>> BEGIN Source
Buddhism in Nepal
In many areas, Hinduism has absorbed Buddhism to a large extent, but the two religions have many shared deities and temples.
As every Nepali is proud to tell you, the Lord Buddha was born in Nepal. That is to say, he was born in the Shakya Kingdom of Kapilvastu which is now in the Rupandehi district in the Lumbini zone of Nepal. No one is exactly certain of the year when Prince Siddhartha was born, but it was probably around 623 B.C). According to the Tripitaka, he visited his father’s kingdom and converted his family and clan to Buddhism. Subsequently the Shakya clans moved to the Kathmandu Valley where they helped establish Buddhism there.
About 11 percent of Nepalese practice Buddhism and are mainly from Tibeto-Burman ethnic groups like Sherpas, Tamangs and Bhotia people from the mountain areas along the border with Tibet. In many areas, Hinduism has absorbed Buddhism to a large extent, but the two religions have many shared deities and temples. In Muktinath, the temple there is sacred for both Hindus and Buddhists.
Though most people in Nepal are Hindu, Buddhist influences are pervasive in most aspects of Nepali culture. Tibetan Buddhism is the most widely followed and the Newar Buddhists practice a particular Newar variant of Vajrayana Buddhism and Theravada Buddhism.
>> END Source
>> BEGIN Dataset extract
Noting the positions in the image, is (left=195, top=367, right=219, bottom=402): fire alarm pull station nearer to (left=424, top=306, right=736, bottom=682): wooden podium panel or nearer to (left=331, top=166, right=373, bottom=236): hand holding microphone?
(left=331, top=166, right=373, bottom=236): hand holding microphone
>> END Dataset extract
Set exercise =>
Reproduce verbatim the portion of the text on Buddhism in Nepal that begins with the words "As every Nepali" and ends after "establish Buddhism there.".

Answer =>
As every Nepali is proud to tell you, the Lord Buddha was born in Nepal. That is to say, he was born in the Shakya Kingdom of Kapilvastu which is now in the Rupandehi district in the Lumbini zone of Nepal. No one is exactly certain of the year when Prince Siddhartha was born, but it was probably around 623 B.C). According to the Tripitaka, he visited his father’s kingdom and converted his family and clan to Buddhism. Subsequently the Shakya clans moved to the Kathmandu Valley where they helped establish Buddhism there.